- What this exercise asks -
1 > Rewrite the passage of the excerpt on testing in production between "Data problems. God, no" and "I don't know.", inclusive, replacing "prod" with "production".
2 > In the excerpt on testing in production, which tool does the speaker say they use to look at a problem and decide whether it is even worth building?
3 > Continue the excerpt on testing in production from where it stops.

- Article -

··········

Data problems. God, no one can predict all the ways that your data is going to be unclean or edge cases there. Most of your tooling around deploys has to be tested in prod. Testing and then staging is dead simple. You have to test it in prod because you have to test it against the software that it's designed to work on. There are a lot of other things like for security purposes that you just can't transfer off-prem. I don't know.

The point is that once you’ve build up all this tooling to make it safe and easy and robust and reliable, you start to use it, which is good. It has a lot of ancillary benefits. Too often, software engineers don't get the opportunity to touch production often enough so they never reach even intermediate level mastery. They're always avoidant, terrified. And, by the way, I'm not talking about SSHing the machines. No, no. In fact, I recommend removing the SSH access from everyone if you could. It's terrible. It's an anti-pattern. But doing things like viewing the road through the eyes of your instrumentation in your observability - I use Honeycomb to look at a problem to say, "Is this even worth building?” I'm going to decide what I'm going to build based on real stuff that I can see by asking questions about my stack through my instrumentation instead of just making something up.

We just shipped something for compression in our storage engine. First thing we did was deploy some details to let us calculate how much we're going to save, how much the mean user would save, what the distribution was and whether it was worth building. I can't imagine you just blindly deciding to build it just, "I hope it ends up being worth three months of time." In interrogating your systems, you should have muscle memory. Did I just ship what I think I shipped? Is it doing what I thought it would? Does anything else look weird?

Interacting with production. A lot of people will give up the objection that, "Oh, compliance." (Bullshit. Sorry. I promised Wes. I need to tape something right in front of me. I practiced for days beforehand. What was I saying? Whatever.) Let's move on. Chaos engineering. You're testing disaster recovery. You're testing your ability to selectively break things on purpose as the kids say. Data programs, internal users, testing production data, lowering the risk of deployments.

Again, this correlates really nicely to known unknowns and unknown unknowns. And if there's a moral of the story, it's that testing in production is part and parcel with embracing the unknowns, the unknown unknowns, and the mental shift to a world where things are going to break all the time and that's fine. It's better. We prefer to have a bunch of little breaks all the time. We prefer to break somewhat regularly in ways that users don't notice, of course, but they give our team practice that help us all level up, that help us stay sharp. I'm not saying you have to fail all the time.

··········

- Records -

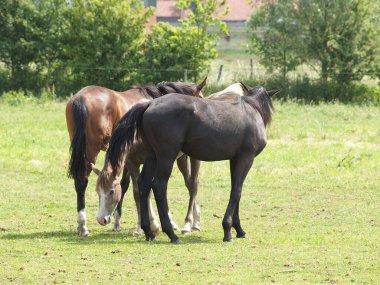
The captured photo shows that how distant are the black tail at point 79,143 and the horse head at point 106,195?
0.89m

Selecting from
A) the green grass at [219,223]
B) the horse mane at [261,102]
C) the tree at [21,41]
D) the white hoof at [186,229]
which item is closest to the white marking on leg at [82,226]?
the green grass at [219,223]

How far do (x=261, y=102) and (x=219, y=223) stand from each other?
1.87m

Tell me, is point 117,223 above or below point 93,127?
below

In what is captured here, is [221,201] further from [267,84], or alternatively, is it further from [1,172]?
[267,84]

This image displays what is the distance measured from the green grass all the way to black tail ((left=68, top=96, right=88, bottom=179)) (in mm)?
805

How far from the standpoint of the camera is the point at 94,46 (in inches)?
1300

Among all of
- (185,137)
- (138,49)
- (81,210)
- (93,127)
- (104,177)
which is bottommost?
(138,49)

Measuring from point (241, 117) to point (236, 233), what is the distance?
150cm

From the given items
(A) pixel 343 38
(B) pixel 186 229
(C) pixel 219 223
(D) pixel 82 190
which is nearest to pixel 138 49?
(A) pixel 343 38

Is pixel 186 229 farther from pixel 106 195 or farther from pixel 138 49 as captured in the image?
pixel 138 49

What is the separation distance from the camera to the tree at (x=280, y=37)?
3544 cm

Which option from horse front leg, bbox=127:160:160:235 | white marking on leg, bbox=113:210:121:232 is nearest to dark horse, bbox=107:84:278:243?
horse front leg, bbox=127:160:160:235

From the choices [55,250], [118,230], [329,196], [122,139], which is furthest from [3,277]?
[329,196]

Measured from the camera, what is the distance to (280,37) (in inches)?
1421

··········

- Answers to the exercises -
1 >
Data problems. God, no one can predict all the ways that your data is going to be unclean or edge cases there. Most of your tooling around deploys has to be tested in production. Testing and then staging is dead simple. You have to test it in production because you have to test it against the software that it's designed to work on. There are a lot of other things like for security purposes that you just can't transfer off-prem. I don't know.

2 > Honeycomb.

3 >
There are some risks of doing more on production or exposing some of this stuff. There's nothing that isn't a trade-off. The app might die if you do something bad. You might saturate a resource. These are things that can happen. They're eminently preventable though. In fact, the first time or two you're going to run into some real dumb low-hanging fruit. But after you've been doing this for a while, your production systems will be far more resilient than they were before you started, because you're stressing the weak points in a controlled environment when it's the middle of the day, everyone's awake, people are at work, they know what they just did. It's a lot easier to find it.

To Build or Use

Here's some things you can use to systematically make it much different. Feature flags. Feature flags are your friends. They're a gift from god or [inaudible 00:27:48], sent to your personally to give you more control over your production systems. It's fine if things break. It's not fine if users notice, or if they happen to users' data. If you've shipped something behind a feature flag and, "Oh, no. It's twice as slow for the users using the feature flag," which are all of the developers internally, that is amazing. That is breaking, in a way, but that is a win. That is a huge win.

High-cardinality tooling. This is my company so, obviously, I'm plumping for it, but the ability to just legitimately run several versions in production so that you can - "I want to run this version here. I'm not sure, it might have a memory leak so I'm just going to run it on a couple of nodes for a couple of days, keep an eye on it." The ability to break down by high-cardinality dimension and just look at them side by side, it's phenomenal. The ability to explore, to have ad hoc exploratory interactive, just looking where the crumbs take you, it's amazing.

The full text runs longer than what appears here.